Mom's Hoof Flowers · Old-School Sichuan Cuisine (Kuanzhai Alley Branch)
小吃快餐 · ⭐ 4.2
No. 9 Yongling Road, Annex 11

Dishes
Cold Pot Spicy SkewersCold pot skewers are various ingredients threaded on bamboo sticks, marinated in special seasoning, then heated and eaten in a cold pot. Main ingredients include beef, chicken, tripe, beef intestine, and vegetables, seasoned with chili, Sichuan pepper, broad bean paste, ginger, and garlic, slowly cooked at low temperature to infuse flavor.
Grandma's Pickled Pepper Pork LiverA Sichuan dish made with tender pork liver marinated in pickled peppers and stir-fried quickly, offering a spicy and tangy flavor.
Sichuan-style Twice-Cooked PorkChuan香回锅肉 is a traditional Sichuan dish made primarily with pork belly, and seasoned with green peppers, red peppers, onions, and other ingredients. First, the pork belly is boiled and sliced, then the vegetables and seasonings are stir-fried, and finally the pork slices are added to be evenly mixed, allowing them to fully absorb the flavors of the seasonings.
Spicy Pickled Pepper ChickenChicken pieces stir-fried with pickled chili peppers, garlic, and ginger, resulting in a spicy and flavorful dish typical of Sichuan cuisine.
Preserved Vegetable Braised PorkMei Cai Kou Rou is a traditional dish made primarily from pork belly and preserved mustard greens. The preparation involves boiling the pork belly until half-cooked, coating it with seasoning, frying it until golden brown, then slicing it and steaming it together with the preserved mustard greens so the meat absorbs the fragrance of the greens.
Fried Pork Rind with Shredded CabbageOil渣手撕包菜 is a home-style dish primarily made with cabbage and pork lard. The preparation involves tearing the cabbage into small pieces and stir-frying it with crispy fried pork lard, allowing the cabbage to fully absorb the rich aroma of the pork lard.
Oil渣 Stir-fried CabbageA home-style dish made by stir-frying cabbage with pork cracklings, resulting in a savory and crunchy side dish.
Braised Tiger Skin Chicken FeetBraised chicken feet with wrinkled skin is a dish made by blanching and frying chicken feet until the skin wrinkles, then stewing them in a clay pot with soy sauce, sugar, star anise, and ginger.
Eggplant Pork Trotter StewBamboo shoot and pig trotter stew is a dish made primarily with pig trotters and broad beans. After blanching, the trotters are simmered with beans until tender and the broth becomes rich.
Steamed Fresh Shrimp with Garlic and VermicelliFresh shrimp steamed with garlic and vermicelli, resulting in a savory and aromatic dish.
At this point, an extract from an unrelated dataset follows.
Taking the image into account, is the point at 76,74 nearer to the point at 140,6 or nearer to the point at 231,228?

Spicy Braised Vegetables PlatterSpicy braised vegetarian platter with tofu skin, seaweed, wood ear mushrooms, carrots, potatoes, etc., blanched and slowly simmered in a special spicy braising sauce to absorb rich flavors.
Spicy Braised Duck Heads and NeckA spicy Sichuan-style dish made by braising duck heads and necks in a rich, aromatic chili sauce until tender and flavorful.
Sour Radish Stewed Duck FeetA Sichuan-style cold dish featuring tender duck feet simmered with sour radish, offering a tangy and spicy flavor.
Sour Spicy Chicken Offal Stir-fryA spicy and sour stir-fry dish made with chicken offal and fermented chili peppers, popular in Sichuan cuisine.